President
Muhammadu Buhari
|
President Muhammadu
Buhari said over US$14 billion (₦2.789trillion)
is needed to revive the Lake Chad to help check the exodus of African
youths to Europe for greener pastures. He said at least five million people from Central
African Republic to the Lake Chad Basin countries (Chad, Niger, Nigeria and
Benin), who risk their lives crossing the Sahara desert and the Mediterranean
to Europe for greener pastures, will be rehabilitated.
Daily Trust report continues:
Buhari
said this yesterday while addressing a high level meeting on “climate change
challenges and solutions in Africa,” on the sidelines of the on-going UN climate
change conference in Paris.
The
lake, which covered an area of approximately 22,000 square kilometres in the
1970s, has shrunk within a few years to 2,500 square kilometres.
“The
amount of resources required and the high technological expertise and
infrastructure needed to be undertaken to revive the Lake Chad has to be mainly
financed by the G7 and the United States. The cost is great and more than US$14
billion is needed to revive the lake,” he said.
He
said no fewer than five million people living in the Lake Chad Basin countries
had been displaced by the depletion of the lake due to climate change.
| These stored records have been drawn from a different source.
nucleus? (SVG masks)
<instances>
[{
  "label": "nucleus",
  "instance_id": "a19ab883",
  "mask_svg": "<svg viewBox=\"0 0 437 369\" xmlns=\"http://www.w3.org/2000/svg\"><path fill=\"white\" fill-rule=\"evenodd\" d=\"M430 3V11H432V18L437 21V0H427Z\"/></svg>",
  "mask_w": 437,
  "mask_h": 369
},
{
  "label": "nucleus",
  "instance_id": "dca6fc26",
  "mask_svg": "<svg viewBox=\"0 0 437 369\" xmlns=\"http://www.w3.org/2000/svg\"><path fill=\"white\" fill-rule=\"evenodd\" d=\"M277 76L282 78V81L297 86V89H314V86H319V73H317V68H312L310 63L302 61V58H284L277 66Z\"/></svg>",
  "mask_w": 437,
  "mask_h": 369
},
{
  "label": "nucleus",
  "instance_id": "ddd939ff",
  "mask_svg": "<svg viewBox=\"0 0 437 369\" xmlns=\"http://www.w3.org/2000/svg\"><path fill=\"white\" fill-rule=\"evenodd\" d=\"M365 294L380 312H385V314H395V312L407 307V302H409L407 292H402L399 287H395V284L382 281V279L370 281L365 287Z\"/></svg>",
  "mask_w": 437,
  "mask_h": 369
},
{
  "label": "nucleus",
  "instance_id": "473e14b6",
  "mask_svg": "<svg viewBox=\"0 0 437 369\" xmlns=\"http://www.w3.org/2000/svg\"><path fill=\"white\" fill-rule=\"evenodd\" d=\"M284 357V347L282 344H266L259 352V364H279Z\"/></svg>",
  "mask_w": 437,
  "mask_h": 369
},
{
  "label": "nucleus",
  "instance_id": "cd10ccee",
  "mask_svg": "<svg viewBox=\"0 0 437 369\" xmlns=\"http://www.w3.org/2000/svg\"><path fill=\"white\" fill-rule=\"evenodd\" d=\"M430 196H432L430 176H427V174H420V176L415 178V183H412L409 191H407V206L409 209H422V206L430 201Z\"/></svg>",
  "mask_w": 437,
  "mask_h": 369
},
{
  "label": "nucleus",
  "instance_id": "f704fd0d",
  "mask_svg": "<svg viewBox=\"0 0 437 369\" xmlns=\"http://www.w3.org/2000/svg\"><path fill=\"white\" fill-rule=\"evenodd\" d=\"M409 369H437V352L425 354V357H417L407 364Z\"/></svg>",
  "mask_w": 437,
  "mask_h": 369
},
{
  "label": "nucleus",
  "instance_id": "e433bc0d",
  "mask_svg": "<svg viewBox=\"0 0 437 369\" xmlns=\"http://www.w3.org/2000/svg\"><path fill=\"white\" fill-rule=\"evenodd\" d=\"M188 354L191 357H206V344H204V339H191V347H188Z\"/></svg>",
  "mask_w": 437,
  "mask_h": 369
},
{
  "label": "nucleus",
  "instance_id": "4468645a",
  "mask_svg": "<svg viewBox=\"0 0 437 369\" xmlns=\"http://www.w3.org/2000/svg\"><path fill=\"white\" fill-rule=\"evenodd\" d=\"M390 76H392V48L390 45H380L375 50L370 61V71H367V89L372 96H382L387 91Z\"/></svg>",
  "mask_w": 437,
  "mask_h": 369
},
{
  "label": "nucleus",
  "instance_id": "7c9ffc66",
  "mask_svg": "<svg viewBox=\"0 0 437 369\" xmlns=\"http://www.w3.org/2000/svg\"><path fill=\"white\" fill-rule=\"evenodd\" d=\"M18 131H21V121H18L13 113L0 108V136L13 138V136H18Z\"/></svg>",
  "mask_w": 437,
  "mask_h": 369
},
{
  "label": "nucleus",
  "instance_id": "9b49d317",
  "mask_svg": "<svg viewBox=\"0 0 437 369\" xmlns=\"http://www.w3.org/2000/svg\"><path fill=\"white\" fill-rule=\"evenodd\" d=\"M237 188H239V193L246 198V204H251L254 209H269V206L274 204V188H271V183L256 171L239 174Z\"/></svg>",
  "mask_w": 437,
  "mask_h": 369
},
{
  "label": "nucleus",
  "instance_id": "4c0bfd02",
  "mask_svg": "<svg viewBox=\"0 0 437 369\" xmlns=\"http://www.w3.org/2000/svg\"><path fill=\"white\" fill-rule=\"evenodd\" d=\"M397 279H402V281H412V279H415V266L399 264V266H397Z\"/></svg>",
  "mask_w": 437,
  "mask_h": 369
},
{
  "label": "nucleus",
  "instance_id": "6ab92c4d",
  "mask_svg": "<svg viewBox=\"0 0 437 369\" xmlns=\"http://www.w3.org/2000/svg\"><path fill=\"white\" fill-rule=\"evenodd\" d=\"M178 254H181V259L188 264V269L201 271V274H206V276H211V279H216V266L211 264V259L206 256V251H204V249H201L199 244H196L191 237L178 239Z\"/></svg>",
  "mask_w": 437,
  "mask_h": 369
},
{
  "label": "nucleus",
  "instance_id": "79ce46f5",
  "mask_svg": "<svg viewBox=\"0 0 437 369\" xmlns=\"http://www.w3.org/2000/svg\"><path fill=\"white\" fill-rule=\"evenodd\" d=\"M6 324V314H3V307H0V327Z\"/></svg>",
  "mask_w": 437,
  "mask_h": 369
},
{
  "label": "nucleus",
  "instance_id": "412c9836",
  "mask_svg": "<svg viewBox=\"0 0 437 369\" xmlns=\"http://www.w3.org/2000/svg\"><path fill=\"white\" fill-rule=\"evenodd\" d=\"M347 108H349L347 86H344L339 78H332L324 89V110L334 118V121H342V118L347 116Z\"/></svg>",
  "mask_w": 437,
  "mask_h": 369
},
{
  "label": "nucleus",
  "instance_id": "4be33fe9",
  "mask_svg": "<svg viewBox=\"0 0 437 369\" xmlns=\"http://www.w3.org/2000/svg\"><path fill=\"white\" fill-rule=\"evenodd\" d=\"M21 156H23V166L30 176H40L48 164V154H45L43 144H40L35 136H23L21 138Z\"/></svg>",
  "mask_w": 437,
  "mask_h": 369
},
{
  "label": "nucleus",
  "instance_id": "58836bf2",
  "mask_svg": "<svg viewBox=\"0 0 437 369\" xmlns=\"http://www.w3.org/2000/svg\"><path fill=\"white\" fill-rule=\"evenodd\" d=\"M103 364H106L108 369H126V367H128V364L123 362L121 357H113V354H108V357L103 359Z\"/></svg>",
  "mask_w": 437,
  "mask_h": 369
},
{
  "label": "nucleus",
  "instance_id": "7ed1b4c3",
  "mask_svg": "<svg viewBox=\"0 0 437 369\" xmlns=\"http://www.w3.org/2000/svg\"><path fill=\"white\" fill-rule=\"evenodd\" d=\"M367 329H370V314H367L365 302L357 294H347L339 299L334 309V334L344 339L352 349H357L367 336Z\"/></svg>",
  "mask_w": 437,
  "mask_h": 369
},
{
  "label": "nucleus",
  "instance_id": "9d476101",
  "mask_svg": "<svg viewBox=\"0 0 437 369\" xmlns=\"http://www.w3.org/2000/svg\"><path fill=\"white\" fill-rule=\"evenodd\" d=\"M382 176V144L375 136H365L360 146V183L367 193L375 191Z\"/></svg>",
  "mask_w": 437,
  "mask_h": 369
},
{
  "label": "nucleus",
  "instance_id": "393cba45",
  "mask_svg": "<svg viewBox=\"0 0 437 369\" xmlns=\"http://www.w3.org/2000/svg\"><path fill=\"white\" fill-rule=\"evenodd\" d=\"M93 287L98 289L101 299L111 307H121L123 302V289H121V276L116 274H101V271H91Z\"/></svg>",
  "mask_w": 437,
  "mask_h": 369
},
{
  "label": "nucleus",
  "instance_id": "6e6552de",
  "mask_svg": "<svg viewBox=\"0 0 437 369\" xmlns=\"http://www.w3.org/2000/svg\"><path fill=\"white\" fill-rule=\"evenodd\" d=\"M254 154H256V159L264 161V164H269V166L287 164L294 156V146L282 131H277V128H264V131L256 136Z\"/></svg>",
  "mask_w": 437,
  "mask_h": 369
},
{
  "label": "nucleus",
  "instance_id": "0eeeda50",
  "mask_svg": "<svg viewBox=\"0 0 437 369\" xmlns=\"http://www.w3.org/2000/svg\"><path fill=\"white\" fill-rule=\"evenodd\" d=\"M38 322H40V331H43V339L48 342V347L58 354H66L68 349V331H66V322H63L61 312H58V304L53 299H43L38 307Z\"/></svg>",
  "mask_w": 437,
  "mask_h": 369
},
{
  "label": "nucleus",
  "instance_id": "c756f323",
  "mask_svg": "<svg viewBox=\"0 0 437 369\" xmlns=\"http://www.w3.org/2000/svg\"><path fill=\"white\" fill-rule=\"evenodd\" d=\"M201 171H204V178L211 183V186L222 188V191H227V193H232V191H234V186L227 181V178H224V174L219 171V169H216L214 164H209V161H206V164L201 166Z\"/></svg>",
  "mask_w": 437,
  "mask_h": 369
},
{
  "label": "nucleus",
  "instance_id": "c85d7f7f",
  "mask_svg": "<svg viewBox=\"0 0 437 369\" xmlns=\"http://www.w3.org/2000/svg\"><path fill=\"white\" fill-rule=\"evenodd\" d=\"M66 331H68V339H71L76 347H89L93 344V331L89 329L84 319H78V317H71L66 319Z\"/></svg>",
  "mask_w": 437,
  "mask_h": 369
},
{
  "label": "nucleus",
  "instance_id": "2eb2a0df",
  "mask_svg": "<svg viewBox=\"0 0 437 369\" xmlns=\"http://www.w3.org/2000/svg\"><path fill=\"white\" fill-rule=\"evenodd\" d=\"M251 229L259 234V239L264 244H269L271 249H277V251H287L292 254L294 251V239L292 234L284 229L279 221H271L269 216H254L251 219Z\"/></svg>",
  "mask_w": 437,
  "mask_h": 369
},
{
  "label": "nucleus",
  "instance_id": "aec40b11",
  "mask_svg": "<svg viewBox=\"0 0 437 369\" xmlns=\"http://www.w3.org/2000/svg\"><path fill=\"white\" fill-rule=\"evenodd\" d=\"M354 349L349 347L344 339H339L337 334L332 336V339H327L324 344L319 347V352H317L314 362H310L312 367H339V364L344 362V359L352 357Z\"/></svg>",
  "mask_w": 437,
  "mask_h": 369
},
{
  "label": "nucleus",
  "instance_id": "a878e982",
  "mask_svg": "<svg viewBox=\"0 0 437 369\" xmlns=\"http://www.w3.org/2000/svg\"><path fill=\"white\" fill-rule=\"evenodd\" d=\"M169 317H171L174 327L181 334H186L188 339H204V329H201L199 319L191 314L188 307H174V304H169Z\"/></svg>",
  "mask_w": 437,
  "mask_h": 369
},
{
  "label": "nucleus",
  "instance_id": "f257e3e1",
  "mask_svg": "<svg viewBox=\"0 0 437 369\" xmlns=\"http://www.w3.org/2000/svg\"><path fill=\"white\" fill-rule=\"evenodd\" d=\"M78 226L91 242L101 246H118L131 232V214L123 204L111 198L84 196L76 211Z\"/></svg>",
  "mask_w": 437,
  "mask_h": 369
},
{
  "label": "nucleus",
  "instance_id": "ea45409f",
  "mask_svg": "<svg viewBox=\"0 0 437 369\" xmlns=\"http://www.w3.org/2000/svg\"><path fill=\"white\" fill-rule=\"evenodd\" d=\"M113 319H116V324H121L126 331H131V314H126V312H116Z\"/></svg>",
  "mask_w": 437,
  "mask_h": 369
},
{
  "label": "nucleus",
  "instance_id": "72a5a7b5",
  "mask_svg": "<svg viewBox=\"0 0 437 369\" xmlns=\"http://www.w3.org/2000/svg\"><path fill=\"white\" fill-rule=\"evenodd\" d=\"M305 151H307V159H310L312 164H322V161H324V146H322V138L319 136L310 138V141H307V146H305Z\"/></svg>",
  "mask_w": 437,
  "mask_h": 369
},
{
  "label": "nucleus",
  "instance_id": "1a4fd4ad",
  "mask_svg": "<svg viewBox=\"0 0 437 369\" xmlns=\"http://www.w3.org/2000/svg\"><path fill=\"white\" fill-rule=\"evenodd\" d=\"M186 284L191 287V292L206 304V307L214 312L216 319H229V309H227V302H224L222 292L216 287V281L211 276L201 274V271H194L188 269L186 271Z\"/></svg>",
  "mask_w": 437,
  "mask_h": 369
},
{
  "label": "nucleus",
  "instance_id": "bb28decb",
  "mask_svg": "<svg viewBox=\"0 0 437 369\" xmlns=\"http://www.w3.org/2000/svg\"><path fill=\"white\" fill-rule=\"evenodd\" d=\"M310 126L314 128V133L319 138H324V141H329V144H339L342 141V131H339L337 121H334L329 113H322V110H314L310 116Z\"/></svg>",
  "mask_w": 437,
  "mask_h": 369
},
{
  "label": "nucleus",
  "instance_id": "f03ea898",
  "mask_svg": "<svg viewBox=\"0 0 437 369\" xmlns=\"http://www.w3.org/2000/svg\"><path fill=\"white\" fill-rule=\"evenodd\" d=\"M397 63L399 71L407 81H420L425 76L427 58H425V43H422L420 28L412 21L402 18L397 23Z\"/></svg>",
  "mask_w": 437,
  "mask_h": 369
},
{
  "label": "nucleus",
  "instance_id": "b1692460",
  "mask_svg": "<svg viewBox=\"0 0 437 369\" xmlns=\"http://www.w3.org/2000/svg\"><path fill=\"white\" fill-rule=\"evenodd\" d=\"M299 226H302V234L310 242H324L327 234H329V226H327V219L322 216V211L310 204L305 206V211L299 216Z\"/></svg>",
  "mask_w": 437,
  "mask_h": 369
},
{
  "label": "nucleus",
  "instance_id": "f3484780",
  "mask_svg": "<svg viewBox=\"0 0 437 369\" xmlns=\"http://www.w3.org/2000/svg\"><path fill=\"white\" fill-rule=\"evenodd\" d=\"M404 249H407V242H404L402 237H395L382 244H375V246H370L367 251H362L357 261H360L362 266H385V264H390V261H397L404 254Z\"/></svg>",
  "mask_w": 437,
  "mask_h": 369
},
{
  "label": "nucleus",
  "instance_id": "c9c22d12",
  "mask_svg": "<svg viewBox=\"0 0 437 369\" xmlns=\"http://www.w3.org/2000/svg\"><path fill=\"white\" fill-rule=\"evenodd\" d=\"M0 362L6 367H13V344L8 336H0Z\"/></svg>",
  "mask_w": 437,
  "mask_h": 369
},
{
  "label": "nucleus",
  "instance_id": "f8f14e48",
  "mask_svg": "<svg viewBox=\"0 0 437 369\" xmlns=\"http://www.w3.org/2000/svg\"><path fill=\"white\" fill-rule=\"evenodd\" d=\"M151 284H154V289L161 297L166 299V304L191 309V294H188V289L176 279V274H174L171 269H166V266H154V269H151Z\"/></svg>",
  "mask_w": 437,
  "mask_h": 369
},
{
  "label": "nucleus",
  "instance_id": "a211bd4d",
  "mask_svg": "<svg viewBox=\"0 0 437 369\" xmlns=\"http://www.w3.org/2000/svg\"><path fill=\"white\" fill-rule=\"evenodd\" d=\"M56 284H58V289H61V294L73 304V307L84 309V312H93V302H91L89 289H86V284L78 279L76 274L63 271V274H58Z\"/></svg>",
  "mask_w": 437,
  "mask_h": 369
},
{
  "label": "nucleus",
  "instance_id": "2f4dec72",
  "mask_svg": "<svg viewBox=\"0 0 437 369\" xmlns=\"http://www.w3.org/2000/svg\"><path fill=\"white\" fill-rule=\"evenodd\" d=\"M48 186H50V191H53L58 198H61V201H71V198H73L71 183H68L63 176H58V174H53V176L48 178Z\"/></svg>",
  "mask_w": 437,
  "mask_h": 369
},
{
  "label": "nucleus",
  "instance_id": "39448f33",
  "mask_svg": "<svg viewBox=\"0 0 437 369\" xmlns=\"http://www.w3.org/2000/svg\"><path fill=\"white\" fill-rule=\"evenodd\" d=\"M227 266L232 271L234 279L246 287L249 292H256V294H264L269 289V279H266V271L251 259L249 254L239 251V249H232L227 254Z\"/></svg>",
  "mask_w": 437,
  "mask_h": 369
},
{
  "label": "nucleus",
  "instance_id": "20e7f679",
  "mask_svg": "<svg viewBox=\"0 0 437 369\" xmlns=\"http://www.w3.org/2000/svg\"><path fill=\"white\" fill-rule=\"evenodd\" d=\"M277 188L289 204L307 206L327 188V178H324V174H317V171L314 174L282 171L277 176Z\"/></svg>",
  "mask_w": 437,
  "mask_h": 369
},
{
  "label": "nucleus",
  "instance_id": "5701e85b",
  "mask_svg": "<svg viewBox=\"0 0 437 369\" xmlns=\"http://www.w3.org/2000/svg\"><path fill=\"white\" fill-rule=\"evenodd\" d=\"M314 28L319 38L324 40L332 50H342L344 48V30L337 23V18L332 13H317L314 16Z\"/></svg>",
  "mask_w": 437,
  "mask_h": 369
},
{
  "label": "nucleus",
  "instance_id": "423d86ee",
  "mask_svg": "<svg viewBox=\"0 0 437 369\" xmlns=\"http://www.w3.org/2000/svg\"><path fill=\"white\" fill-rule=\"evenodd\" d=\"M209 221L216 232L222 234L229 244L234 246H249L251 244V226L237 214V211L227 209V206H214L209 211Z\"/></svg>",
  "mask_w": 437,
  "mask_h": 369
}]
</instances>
He noted
that this depletion of Lake Chad, a former island sea, had resulted in
increased social conflicts, high rates of migration and cross border movements.
A
five-year investment plan of transferring water from a river in the Congo basin
to the lake would begin in 2017, the Lake Chad Basin Commission (LCBC)
executive secretary Sanusi Abdullahi, said in 2013.
The
project, through water contribution from the Congo River Basin, is intended to
boost the receding lake to its previous size thereby allowing navigation at any
season from Lake Chad to Oubangui in DR Congo.
“This
five-year investment plan is tailored towards preparing the grounds for the
actual issue of the transfer of water from the Congo to Lake Chad,” he said.
“There
are two major existing rivers in this area that bring in water to Lake Chad -
the Chari River and the Logone River. We want to improve these river systems to
be able to cope with the additional flow of water.
“We
have programmes to address the lake itself to improve its carrying capacity;
there are invasive plants species that have taken over large areas of the lake.
There is also sedimentation that has taken over large areas of the lake, so
this plan is to improve the lake itself,” he said.
He said the decision of the
Heads of State and Government of the Chad Basin Commission at their 14th summit
in 2012 to carry out environmental study was to allay the fears of the Congo
citizens who flee to Europe for greener pastures.